# **Lab 1: ROI & Mask Refinement**

## Overview
In this lab, you will learn how to apply a region of interest (ROI) to a binary lane mask and refine the mask using morphological operations. These steps are essential to remove noise, focus on the area of interest, and produce a clean lane mask for subsequent geometry and control steps in the lane-keeping pipeline.

## Learning Objectives
- Understand the concept of a region of interest (ROI) in image processing and why it is used.
- Implement a function to apply an ROI polygon to a binary lane mask.
- Understand basic morphological operations such as closing and opening to refine the mask.
- Implement a function to refine a binary lane mask by removing small noisy regions and filling gaps.

## Platform Requirements
This lab assumes you are familiar with Python, NumPy, and OpenCV. You need to know how to read images and perform simple array operations.

### **Task 1. Environment Setup**

In this lab, we use OpenCV (`cv2`) and NumPy. Run the following cell to import the required libraries.

Initialize the libraries that will be used throughout the entire lab.

- OpenCV (cv2): used to read images, process images, create ROI and perform morphological operations.

- NumPy (np): handles numerical arrays, data type conversions, and mask operations.

- Matplotlib (plt): displays images before and after applying ROI or refining the mask.

→ **Raw records**
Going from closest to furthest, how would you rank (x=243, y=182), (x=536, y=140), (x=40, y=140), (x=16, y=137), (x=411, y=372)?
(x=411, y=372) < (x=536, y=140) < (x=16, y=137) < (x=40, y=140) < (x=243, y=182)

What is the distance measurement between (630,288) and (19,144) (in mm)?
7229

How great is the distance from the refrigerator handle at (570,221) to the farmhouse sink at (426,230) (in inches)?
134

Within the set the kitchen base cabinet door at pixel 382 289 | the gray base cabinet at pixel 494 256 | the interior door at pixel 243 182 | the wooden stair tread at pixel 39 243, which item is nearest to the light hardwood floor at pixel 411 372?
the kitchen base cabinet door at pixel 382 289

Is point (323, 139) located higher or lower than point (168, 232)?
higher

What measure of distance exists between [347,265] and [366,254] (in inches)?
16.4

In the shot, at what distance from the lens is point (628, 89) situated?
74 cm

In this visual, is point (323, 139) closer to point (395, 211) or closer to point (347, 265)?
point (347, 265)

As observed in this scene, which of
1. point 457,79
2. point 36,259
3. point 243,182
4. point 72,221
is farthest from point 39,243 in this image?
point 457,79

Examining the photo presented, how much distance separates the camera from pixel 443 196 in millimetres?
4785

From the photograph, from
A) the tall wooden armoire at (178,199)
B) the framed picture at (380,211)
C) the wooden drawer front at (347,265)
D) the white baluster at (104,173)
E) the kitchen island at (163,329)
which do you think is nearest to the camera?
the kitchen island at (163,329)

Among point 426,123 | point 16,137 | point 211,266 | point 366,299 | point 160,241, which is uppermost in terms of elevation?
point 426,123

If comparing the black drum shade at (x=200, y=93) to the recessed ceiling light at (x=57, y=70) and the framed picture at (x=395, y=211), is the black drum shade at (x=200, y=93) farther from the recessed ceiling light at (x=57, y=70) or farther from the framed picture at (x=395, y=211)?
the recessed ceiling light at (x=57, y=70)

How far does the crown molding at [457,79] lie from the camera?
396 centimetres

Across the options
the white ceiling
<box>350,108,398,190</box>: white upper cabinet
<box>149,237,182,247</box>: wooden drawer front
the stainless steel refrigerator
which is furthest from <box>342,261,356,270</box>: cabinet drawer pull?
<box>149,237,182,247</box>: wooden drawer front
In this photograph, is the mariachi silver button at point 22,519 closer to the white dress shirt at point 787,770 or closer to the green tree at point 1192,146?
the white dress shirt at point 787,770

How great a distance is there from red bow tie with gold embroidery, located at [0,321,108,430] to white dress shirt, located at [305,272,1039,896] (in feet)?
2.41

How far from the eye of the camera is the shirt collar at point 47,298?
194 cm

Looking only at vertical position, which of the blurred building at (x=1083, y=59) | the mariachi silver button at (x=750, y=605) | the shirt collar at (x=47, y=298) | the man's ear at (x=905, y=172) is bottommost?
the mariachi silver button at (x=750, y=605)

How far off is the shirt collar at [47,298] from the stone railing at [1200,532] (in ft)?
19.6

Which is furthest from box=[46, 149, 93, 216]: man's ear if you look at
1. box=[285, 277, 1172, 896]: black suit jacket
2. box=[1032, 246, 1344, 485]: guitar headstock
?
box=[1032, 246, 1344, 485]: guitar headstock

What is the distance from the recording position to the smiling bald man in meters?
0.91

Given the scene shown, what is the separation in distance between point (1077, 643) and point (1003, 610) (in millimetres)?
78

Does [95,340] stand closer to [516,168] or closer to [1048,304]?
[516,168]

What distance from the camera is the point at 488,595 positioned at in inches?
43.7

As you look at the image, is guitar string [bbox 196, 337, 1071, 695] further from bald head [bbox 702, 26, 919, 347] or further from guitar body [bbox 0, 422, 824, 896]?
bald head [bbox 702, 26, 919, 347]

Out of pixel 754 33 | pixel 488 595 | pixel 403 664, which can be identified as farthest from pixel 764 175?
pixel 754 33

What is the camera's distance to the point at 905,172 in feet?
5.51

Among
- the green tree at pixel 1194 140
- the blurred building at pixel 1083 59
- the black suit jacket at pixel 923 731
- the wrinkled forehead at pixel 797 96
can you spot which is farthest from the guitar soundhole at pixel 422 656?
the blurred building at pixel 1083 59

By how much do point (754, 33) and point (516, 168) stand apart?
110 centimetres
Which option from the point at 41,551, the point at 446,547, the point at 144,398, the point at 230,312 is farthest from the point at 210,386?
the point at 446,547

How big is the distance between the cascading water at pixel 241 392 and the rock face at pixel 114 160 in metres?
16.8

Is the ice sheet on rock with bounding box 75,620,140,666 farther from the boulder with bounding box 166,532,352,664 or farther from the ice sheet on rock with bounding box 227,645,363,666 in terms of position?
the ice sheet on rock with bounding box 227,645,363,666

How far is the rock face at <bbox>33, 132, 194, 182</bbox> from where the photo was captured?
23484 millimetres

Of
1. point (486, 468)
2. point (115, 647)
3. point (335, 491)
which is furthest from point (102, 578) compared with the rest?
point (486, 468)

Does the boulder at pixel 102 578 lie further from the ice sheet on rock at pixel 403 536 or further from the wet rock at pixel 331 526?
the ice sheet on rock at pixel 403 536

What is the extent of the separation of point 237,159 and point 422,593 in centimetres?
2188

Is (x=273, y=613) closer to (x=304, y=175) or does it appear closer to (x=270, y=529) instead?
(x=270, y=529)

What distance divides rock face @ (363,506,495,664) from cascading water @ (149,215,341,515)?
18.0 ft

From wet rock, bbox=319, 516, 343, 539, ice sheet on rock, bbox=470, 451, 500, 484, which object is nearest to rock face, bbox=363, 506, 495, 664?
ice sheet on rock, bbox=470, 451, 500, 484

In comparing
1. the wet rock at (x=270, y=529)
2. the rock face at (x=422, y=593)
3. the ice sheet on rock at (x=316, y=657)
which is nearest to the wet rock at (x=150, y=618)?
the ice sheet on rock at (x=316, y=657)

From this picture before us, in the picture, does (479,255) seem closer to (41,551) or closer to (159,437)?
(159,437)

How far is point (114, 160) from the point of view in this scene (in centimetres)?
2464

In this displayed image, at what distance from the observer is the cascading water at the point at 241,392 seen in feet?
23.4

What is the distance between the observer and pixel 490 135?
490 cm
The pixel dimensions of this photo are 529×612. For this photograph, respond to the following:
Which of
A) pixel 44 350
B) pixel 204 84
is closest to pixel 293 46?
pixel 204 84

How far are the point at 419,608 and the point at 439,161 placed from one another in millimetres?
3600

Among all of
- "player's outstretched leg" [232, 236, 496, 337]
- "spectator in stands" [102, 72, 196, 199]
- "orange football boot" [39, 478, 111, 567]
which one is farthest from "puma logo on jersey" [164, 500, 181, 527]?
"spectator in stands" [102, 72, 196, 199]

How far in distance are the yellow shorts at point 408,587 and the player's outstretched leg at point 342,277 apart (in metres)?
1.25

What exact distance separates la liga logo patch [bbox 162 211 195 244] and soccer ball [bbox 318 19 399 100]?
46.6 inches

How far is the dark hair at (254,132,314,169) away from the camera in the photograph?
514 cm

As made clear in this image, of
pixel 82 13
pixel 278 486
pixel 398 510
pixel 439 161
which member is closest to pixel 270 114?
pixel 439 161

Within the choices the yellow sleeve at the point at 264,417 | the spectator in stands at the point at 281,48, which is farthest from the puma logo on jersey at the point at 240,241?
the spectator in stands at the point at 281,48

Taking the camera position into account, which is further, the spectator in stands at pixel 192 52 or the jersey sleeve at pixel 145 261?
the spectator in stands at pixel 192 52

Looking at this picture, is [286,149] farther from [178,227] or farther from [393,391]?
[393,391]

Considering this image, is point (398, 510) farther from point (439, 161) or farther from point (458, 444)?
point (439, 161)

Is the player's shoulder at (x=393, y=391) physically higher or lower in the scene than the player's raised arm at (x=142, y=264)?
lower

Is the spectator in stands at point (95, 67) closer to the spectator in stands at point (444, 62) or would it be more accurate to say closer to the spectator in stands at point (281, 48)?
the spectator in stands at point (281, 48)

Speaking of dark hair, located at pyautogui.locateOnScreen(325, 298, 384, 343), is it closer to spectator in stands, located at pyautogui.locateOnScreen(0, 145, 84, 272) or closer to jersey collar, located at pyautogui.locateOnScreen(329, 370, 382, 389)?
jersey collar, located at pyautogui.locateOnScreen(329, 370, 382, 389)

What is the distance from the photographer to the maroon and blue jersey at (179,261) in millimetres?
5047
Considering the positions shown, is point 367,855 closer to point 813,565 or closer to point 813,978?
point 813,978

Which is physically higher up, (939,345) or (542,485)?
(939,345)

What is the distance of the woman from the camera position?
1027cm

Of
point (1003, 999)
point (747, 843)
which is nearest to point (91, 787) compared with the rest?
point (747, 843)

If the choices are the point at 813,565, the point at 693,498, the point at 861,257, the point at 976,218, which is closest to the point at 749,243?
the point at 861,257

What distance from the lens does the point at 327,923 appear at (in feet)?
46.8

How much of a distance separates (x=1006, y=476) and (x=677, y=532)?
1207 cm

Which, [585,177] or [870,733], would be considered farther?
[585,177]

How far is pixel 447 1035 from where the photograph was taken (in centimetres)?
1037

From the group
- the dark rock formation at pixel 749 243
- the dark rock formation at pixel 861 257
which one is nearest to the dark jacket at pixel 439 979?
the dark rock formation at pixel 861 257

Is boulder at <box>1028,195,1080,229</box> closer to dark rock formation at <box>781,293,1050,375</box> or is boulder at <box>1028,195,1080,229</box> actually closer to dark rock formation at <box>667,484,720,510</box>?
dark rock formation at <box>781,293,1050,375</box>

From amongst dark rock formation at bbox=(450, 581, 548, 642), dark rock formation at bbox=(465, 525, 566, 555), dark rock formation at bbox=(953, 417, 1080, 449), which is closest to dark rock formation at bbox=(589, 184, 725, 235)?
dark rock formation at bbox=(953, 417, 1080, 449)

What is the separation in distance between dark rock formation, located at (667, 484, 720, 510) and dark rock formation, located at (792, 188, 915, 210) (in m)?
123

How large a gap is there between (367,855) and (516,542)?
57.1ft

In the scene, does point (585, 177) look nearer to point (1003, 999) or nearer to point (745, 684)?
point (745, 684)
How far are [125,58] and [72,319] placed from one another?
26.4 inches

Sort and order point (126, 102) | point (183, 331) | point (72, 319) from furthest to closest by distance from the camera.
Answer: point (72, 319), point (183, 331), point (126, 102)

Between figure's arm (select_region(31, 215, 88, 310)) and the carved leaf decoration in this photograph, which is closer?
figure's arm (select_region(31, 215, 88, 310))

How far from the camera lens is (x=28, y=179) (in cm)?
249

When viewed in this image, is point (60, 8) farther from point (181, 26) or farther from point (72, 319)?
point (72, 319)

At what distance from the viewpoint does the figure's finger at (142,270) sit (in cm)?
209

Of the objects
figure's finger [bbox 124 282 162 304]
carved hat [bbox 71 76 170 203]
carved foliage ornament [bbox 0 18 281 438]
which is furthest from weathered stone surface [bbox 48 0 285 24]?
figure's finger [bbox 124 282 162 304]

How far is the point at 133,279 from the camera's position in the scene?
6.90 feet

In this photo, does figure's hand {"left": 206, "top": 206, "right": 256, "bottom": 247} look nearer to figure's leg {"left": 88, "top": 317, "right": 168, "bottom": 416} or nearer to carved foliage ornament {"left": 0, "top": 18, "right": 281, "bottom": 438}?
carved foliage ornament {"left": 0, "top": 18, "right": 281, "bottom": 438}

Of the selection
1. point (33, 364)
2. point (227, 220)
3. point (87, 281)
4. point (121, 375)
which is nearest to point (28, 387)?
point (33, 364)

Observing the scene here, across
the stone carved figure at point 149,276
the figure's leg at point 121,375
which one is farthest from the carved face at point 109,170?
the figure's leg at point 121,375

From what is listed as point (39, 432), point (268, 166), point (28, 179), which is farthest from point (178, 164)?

→ **Stated exercise 1**
Copy the ROI and mask refinement lab above word for word, from "- Implement a function to refine" up to and including "the entire lab.".
→ **Stated exercise 2**
Pick up the ROI and mask refinement lab where it ends and keep writing it.

→ **Written response 1**
- Implement a function to refine a binary lane mask by removing small noisy regions and filling gaps.

## Platform Requirements
This lab assumes you are familiar with Python, NumPy, and OpenCV. You need to know how to read images and perform simple array operations.

### **Task 1. Environment Setup**

In this lab, we use OpenCV (`cv2`) and NumPy. Run the following cell to import the required libraries.

Initialize the libraries that will be used throughout the entire lab.

→ **Written response 2**
In [None]:
import cv2
import numpy as np
import matplotlib.pyplot as plt

### **Task 2. Loading a Sample Mask**
In practice, the binary lane mask comes from a neural network segmentation model. For this lab, you should prepare a sample binary mask image (values 0 or 1) and place it in the `data/` folder. The code below loads an image file into a NumPy array.

##### Initialize input path

In [None]:
# TODO: provide the path to your sample mask image (grayscale PNG or JPG)
mask_path = ...  # e.g. 'data/lane_mask.png' OR r"data\lane_mask.png"

##### Read mask image + check existence

Lane mask after segmentation is a binary image, requiring only a single channel.
Therefore:
- No need to read the image in RGB (3 channels).
- Grayscale is sufficient to reduce processing cost and match the nature of the data.

Additionally, ROI and morphology operations in the pipeline assume the mask is a single-channel array.

In [None]:
# Load the mask image as grayscale
mask = cv2.imread(mask_path, cv2.IMREAD_GRAYSCALE) 
if mask is None:
    raise FileNotFoundError('Mask file not found. Please place a binary mask image in the data/ folder.')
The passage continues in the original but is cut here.